[RECORDS PROVIDED]
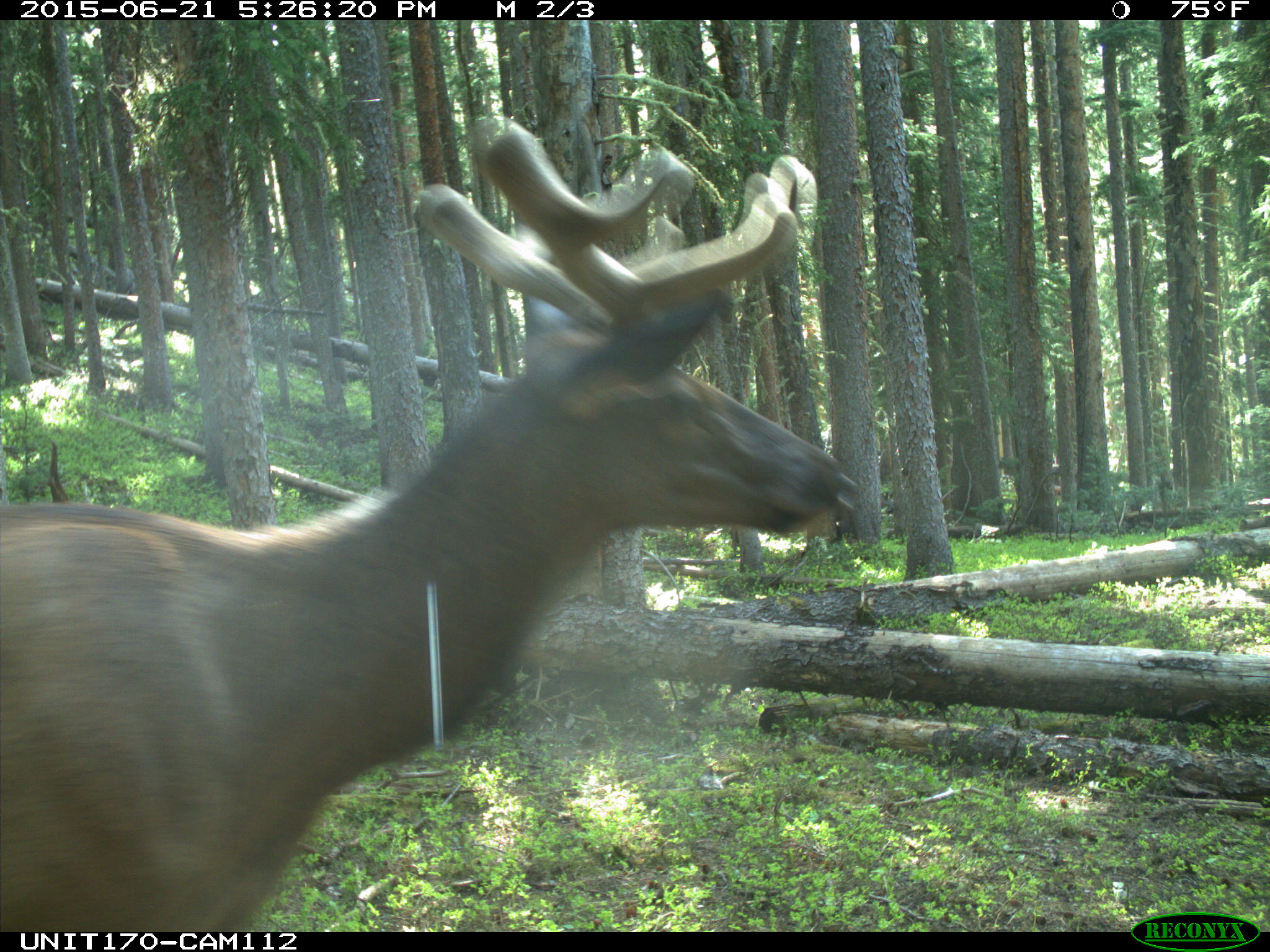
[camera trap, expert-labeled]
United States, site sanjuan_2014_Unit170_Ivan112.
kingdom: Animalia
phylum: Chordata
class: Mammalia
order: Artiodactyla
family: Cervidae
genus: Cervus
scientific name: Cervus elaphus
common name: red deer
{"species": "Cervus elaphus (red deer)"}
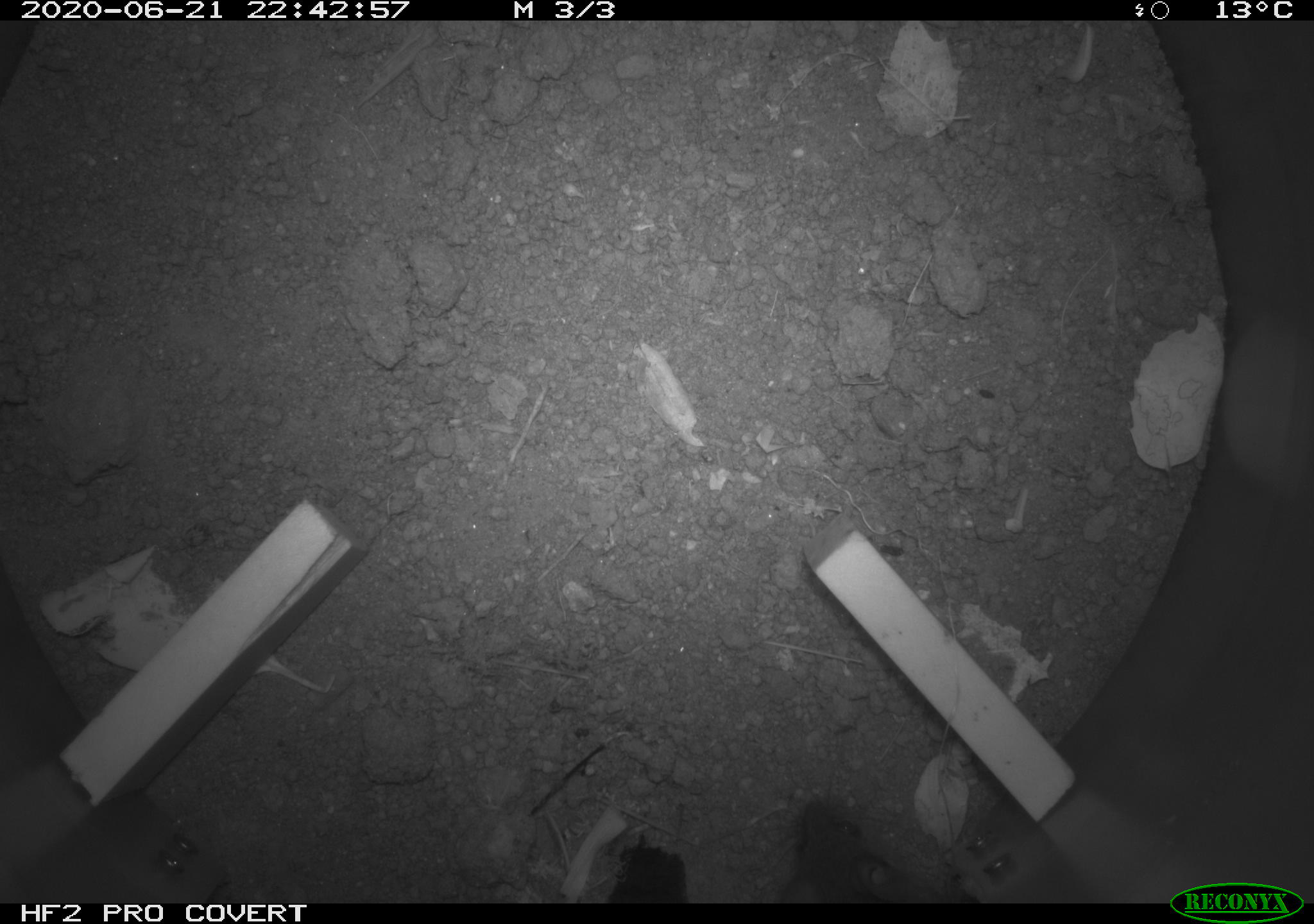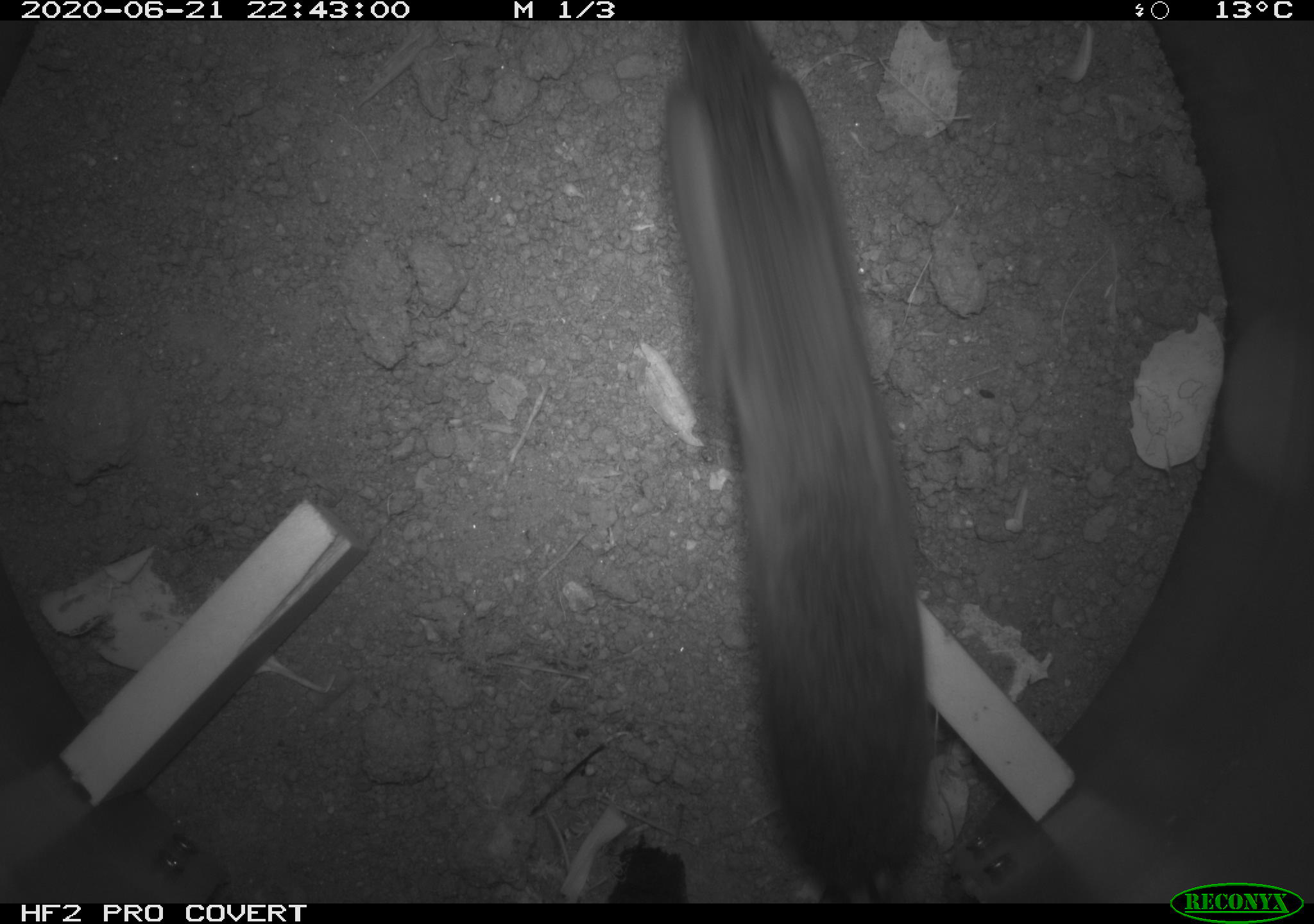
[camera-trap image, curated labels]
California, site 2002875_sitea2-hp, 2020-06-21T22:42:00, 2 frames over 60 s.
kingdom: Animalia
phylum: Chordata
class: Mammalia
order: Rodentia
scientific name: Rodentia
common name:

[REQUIRED ACTION] Your answer should be an exact copy of the entries above, with no images included.

[SOLUTION TO THIS EXERCISE]
[camera trap, expert-labeled]
United States, site sanjuan_2014_Unit170_Ivan112.
kingdom: Animalia
phylum: Chordata
class: Mammalia
order: Artiodactyla
family: Cervidae
genus: Cervus
scientific name: Cervus elaphus
common name: red deer
{"species": "Cervus elaphus (red deer)"}
[camera-trap image, curated labels]
California, site 2002875_sitea2-hp, 2020-06-21T22:42:00, 2 frames over 60 s.
kingdom: Animalia
phylum: Chordata
class: Mammalia
order: Rodentia
scientific name: Rodentia
common name:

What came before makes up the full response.